The book actually begins by talking about the ‘Double Rainbow’ video, taken by Paul ‘Bear’ Vasquez in his front yard just outside the Yosemite National Park. But more than the rainbow it is the farmer’s ecstatic reaction to the rainbow that garnered the clip 44.2 million views.

Writes Allocca: “In Bear’s joyous exclamations and incoherent sobbing — and our laughter — lie some important truths. We are part of an entirely new era of creativity, one driven by people like Bear who have something they want to share with us.” In sum, it’s a culture shaped by all of us.

Stripping away the artifice

As Allocca notes, YouTube provides a home to the video that cannot be explained and justified. How else can you account for cat videos becoming as popular as they are? Everyday users can broadcast their clips of the most inane things and reduce the world to tears or laughter; things traditional media would scorn to show. According to Allocca, these become hits because we all love honest, authentic moments that we can relate to. It’s a non judgemental platform.

Perhaps this is why, Allocca explains, viewers react better to Buzzfeed telling us five things than a structured pre-scripted video about the same subject. The aesthetic of YouTube is to strip away the artifice, writes Allocca. The beauty of a powerful YouTube video is that it doesn’t end with a single clip. There’s an after story too. Just imagine — somebody took the excited squeaks of Bear and turned it into a song and The Double Rainbow Song audiotuned by Gregory Brothers got even more views than the original.

There’s a certain structure to Allocca’s thoughts — first he leads us through how YouTube got created in 2005 when Jawed Karim, Chad Hurley and Steve Chen — all part of PayPal’s design and architecture team got together to create a video sharing site.

The inspiration was the wardrobe malfunction of Janet Jackson as well as the tsunami in India in 2004 which people had clicked shots of. The world was looking for an easy way to share these and the three managed to come up with this difficult task (Vimeo and Google video were there before; but it was YouTube that took off).

Allocca shares some technical bits — how video files are created, where they are stored, what constitutes likes and so on. But it’s the content part that is more interesting, the various fads and trends. The rise of pet videos exemplified by the bulldog Tillman on a skateboard, entertainment in the auto tune era, the web trend of remixing and so on.

The chapter on remixing is fascinating as it shows the spontaneous way two artistes in two different parts of the world who don't know each other can collaborate.

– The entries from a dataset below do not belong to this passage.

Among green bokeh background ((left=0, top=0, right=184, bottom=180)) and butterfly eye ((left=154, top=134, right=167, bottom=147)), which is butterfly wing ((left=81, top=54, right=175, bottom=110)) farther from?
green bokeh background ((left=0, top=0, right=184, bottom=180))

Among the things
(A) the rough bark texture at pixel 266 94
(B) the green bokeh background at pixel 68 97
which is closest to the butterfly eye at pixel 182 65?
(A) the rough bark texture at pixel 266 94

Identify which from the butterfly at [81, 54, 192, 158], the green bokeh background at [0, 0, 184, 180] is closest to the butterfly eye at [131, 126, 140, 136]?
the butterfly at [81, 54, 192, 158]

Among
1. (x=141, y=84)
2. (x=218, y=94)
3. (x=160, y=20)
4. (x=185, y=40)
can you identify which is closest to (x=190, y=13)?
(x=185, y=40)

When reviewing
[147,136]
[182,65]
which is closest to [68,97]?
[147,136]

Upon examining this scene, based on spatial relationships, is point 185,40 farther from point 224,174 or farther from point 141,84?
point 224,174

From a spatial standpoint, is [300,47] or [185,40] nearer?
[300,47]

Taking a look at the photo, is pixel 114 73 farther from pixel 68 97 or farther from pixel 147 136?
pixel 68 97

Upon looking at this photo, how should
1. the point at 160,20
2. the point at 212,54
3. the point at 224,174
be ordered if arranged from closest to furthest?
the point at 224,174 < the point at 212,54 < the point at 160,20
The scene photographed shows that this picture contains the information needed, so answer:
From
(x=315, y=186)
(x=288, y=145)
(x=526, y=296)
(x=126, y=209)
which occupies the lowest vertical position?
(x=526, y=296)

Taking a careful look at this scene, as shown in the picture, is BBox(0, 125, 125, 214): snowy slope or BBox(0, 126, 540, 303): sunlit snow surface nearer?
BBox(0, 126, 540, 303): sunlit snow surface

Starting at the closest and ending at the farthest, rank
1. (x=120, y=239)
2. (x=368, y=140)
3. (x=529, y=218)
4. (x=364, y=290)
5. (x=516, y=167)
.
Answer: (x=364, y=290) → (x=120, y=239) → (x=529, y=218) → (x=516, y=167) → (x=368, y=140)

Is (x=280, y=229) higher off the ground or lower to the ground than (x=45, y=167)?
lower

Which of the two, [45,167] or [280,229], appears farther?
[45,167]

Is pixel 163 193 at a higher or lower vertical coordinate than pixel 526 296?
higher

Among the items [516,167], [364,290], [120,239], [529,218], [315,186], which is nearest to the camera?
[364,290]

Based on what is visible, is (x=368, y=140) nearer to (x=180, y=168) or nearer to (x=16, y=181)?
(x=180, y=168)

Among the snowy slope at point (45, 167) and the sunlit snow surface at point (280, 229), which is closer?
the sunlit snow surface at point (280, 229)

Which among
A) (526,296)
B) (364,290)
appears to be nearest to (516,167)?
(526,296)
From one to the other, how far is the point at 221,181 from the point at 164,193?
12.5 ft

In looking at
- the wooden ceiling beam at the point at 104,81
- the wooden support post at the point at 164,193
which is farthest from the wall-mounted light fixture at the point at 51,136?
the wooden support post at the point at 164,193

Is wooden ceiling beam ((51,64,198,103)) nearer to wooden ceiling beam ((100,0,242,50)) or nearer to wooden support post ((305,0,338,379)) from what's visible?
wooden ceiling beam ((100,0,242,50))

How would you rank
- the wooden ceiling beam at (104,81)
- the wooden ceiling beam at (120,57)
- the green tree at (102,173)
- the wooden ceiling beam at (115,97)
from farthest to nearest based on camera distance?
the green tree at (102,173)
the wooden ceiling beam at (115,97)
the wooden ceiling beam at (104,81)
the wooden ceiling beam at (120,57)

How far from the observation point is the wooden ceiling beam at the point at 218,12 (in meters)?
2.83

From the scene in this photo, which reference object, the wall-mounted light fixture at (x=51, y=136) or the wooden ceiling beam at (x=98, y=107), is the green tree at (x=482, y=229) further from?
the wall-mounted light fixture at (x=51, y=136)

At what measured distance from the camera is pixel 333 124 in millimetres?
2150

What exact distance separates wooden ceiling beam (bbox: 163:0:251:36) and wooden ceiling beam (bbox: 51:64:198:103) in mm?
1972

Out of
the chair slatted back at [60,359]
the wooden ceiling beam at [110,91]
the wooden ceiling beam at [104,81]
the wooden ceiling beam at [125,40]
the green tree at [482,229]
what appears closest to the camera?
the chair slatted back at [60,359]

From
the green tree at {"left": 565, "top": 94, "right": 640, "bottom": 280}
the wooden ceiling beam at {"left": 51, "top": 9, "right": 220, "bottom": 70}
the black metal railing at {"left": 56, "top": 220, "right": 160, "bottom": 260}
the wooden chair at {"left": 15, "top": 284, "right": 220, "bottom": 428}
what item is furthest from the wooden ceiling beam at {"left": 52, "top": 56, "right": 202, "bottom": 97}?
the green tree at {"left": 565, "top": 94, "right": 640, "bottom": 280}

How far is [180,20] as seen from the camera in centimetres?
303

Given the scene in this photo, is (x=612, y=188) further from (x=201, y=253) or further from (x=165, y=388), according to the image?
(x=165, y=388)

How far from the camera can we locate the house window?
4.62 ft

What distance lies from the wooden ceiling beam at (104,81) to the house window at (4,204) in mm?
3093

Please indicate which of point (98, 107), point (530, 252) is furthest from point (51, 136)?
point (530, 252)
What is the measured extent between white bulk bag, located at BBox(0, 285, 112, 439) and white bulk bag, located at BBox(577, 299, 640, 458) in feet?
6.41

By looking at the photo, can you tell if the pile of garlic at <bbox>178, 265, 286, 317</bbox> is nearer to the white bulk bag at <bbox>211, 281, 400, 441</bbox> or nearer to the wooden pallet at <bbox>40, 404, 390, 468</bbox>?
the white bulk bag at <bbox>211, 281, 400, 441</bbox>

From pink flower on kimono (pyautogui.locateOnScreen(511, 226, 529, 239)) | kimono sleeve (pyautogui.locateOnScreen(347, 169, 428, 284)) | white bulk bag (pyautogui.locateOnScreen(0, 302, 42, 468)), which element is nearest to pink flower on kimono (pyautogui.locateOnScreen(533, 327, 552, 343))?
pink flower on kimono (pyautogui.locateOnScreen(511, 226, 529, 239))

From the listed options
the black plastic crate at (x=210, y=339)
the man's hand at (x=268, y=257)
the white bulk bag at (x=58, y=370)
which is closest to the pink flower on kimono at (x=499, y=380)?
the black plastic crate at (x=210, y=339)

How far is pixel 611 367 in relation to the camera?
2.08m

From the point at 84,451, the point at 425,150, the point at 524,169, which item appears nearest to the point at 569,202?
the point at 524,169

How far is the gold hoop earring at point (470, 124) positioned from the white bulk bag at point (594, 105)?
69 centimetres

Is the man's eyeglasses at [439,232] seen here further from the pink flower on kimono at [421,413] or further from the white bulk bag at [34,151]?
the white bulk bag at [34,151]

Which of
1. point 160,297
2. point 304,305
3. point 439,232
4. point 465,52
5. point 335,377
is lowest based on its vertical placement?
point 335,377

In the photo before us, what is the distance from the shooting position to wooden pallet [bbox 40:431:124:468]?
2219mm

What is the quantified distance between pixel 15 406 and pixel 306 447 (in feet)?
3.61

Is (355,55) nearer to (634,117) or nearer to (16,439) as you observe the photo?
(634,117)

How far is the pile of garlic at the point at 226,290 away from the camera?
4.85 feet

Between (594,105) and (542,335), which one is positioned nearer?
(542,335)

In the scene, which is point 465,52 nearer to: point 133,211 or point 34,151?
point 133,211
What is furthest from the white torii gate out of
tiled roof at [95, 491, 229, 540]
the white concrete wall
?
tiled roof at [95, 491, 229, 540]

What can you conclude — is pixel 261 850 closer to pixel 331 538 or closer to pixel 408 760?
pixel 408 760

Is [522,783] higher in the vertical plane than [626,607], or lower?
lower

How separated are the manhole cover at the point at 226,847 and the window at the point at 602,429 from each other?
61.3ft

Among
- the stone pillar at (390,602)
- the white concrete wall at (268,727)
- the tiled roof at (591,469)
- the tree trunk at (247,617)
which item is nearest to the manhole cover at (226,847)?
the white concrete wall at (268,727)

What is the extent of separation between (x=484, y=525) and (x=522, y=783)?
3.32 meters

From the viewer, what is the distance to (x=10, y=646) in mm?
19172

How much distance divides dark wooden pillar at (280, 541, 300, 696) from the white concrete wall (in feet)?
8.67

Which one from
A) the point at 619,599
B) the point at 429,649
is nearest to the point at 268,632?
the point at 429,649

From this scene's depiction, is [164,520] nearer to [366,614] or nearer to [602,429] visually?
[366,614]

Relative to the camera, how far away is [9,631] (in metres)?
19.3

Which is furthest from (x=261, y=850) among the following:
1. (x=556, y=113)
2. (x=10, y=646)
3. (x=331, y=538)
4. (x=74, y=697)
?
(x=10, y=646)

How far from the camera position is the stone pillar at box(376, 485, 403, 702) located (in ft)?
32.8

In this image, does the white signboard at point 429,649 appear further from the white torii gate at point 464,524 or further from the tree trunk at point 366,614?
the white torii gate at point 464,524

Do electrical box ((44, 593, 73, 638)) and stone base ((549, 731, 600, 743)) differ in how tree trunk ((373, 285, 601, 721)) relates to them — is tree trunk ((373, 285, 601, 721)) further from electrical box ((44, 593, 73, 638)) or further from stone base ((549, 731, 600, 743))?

The book also offers nuggets about publishers who have used YouTube creatively — BuzzFeed is one. There’s also a section on unorthodox advertising approaches (Old Spice’s The Man Your Man Could Smell Like is one example) that marketers will find useful.

Subconscious cues

The most interesting part of Allocca’s book is when he gets into the psychology of users and viewers. Just imagine the top keyword associated with news anchor searches on YouTube is not “report” but the word “fail” followed by “bloopers”. What pleasure do we get from somebody else’s embarrassment?

Our subconscious dictates the kind of programming we watch and a technology platform like YouTube is able to infer what our subconscious is hankering for. Isn’t that a scary thought?

Allocca skims over the negatives of the platform, how it could be misused, etc, though he does discuss the ethical dilemmas of what you should post and what you should not. If he had delved into the dark web aspects a bit more, it would have been a more rounded book, but it is still engrossing.

And be warned — this book is going to take a while to read and consume a lot of mobile data as you cannot help stopping every other page to watch on YouTube a video being discussed in the book!